Evaluating Buildings: 12 Green Building Certifications to Know

Evaluating Buildings: 12 Green Building Certifications to Know

The Brundtland Report, 1987 - "Our Common Future" - introduced the notion that the sustainable use of natural resources must "meet the needs of the present generation without affecting the ability of future generations to meet theirs." Since then, the term sustainability has been popularized and, often, trivialized in our daily lives. In the construction industry, this is no different. As much as we know that to build, we need to destroy, how is it possible to mitigate the effects of construction during the useful life and demolition of buildings? A sustainable building, in its design, construction, and operation, must reduce or eliminate negative effects overall and may even generate net positive impacts on the climate and environment – preserving resources and improving the quality of life of the occupants simultaneously. To say that a building is sustainable is easy and even seductive. But what exactly makes sustainable construction?

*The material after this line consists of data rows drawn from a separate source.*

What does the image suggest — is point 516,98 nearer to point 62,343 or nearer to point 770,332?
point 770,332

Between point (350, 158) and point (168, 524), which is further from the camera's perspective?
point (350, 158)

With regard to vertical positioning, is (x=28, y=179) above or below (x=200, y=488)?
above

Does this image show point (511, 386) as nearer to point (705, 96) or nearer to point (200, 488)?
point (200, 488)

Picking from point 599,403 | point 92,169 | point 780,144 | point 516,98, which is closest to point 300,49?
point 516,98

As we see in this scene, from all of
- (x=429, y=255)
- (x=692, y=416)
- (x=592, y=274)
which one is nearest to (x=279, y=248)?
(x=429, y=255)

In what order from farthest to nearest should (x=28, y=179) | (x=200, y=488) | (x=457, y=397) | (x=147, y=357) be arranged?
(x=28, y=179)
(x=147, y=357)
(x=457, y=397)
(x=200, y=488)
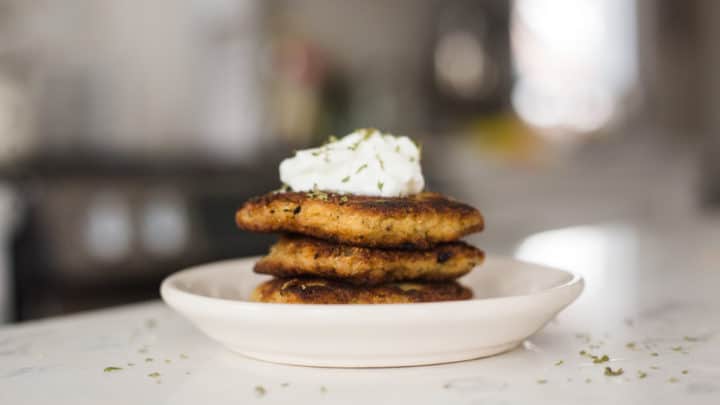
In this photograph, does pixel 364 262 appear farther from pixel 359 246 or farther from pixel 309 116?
pixel 309 116

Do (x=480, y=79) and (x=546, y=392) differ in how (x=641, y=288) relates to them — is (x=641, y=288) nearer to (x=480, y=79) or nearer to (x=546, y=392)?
(x=546, y=392)

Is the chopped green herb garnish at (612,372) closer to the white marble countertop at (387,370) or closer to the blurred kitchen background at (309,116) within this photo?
the white marble countertop at (387,370)

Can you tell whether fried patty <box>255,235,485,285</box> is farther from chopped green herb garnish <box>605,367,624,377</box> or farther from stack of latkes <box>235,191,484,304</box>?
chopped green herb garnish <box>605,367,624,377</box>

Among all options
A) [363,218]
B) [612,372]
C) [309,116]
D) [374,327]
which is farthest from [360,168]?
[309,116]

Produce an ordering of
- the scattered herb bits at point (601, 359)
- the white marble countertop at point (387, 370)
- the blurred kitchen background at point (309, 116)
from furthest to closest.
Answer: the blurred kitchen background at point (309, 116)
the scattered herb bits at point (601, 359)
the white marble countertop at point (387, 370)

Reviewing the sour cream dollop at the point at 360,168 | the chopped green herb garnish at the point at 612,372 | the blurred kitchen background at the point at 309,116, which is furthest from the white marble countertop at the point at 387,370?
the blurred kitchen background at the point at 309,116

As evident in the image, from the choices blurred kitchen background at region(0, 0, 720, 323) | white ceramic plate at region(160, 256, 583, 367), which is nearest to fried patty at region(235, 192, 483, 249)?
white ceramic plate at region(160, 256, 583, 367)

Answering this question is not a simple exercise. That is why, in the last 30 years, several building sustainability certifications have been created. Through outsourced and impartial evaluations from different sources, they aim to verify the sustainable aspects of any construction. Each of them addresses particular building elements and is typically focused on certain regions of the world. While there are some certifications that verify whether the building meets certain efficiency criteria, others create different classifications, assigning a score based on these evaluations. Below, we list some of the primary sustainability certifications around the world – ranked alphabetically – and include their main architectural applications alongside a brief explanation:

Active House

  • Country of origin: Denmark
  • Year: 2017
  • Applications: New buildings; Existing Buildings and Remodeling

Active House is a seal of quality for comfortable and sustainable buildings. It advises on the elements that are most important for residential dwellings and daily living. Its main focuses are on reducing the use of resources during construction and during the life of the building, as well as on aspects of visual, thermal, and acoustic comfort. It can be applied to buildings up to approximately 2,000 m², although there are plans to expand the assessment to include larger constructions.

BREEAM (Building Research Establishment Environmental Assessment Method)

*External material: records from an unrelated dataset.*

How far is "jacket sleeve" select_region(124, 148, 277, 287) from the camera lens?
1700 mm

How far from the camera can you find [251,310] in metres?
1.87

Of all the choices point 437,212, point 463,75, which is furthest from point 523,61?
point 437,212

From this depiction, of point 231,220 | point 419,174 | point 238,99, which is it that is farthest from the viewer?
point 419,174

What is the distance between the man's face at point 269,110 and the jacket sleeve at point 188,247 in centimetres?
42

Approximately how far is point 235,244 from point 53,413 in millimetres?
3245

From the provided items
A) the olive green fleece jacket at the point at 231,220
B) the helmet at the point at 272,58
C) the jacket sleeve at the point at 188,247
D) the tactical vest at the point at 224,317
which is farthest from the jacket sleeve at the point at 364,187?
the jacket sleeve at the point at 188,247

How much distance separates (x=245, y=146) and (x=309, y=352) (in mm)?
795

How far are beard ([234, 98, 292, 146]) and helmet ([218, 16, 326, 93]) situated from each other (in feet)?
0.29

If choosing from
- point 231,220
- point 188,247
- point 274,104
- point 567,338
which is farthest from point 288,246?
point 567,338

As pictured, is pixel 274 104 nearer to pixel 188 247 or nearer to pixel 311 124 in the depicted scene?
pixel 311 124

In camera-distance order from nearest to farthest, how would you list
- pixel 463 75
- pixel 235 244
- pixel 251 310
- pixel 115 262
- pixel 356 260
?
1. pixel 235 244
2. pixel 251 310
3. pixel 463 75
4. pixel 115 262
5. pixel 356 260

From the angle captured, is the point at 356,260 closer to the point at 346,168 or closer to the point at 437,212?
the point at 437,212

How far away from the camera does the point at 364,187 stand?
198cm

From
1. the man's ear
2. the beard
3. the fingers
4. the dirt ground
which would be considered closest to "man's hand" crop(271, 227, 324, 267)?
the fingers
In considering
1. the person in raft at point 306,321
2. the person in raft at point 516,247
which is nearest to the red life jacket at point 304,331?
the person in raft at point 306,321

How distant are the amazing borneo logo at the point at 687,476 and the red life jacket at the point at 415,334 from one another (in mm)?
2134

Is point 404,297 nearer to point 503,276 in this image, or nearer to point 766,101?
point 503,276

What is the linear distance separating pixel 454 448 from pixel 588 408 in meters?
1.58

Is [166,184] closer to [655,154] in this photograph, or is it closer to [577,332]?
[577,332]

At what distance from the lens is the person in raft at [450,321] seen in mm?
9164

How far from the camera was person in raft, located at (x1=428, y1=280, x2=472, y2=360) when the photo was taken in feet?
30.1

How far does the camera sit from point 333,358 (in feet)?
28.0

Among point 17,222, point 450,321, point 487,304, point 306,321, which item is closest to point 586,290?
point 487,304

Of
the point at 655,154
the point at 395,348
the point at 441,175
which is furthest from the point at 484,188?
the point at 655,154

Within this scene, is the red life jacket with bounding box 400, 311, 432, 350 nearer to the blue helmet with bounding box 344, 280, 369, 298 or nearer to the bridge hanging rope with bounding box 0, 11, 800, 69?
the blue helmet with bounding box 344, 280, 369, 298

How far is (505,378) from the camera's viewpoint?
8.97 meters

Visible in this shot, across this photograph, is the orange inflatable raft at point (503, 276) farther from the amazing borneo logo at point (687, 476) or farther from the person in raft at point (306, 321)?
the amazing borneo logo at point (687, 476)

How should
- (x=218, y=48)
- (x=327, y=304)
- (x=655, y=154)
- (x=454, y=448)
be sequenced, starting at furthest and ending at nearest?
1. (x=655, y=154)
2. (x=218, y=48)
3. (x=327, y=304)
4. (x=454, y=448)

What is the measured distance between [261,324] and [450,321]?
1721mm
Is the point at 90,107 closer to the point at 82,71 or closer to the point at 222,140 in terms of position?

  • Country of origin: United Kingdom
  • Year: 1990
  • Applications: New construction; Interiors; Renovations; Existing commercial buildings and Urban Areas

Sede da Tagusgás, by Saraiva + Associados, certified by BREEAM. Image © Fernando Guerra | FG+SG
Sede da Tagusgás, by Saraiva + Associados, certified by BREEAM. Image © Fernando Guerra | FG+SG

BREEAM was the first certification system in the world to assess, classify, and certify the sustainability of buildings, and it remains extremely popular. Its main focuses are on energy; health and wellness; innovation; use of the soil; materials; management; pollution; transport; and waste.

CASBEE (Comprehensive Assessment System for Built Environment Efficiency)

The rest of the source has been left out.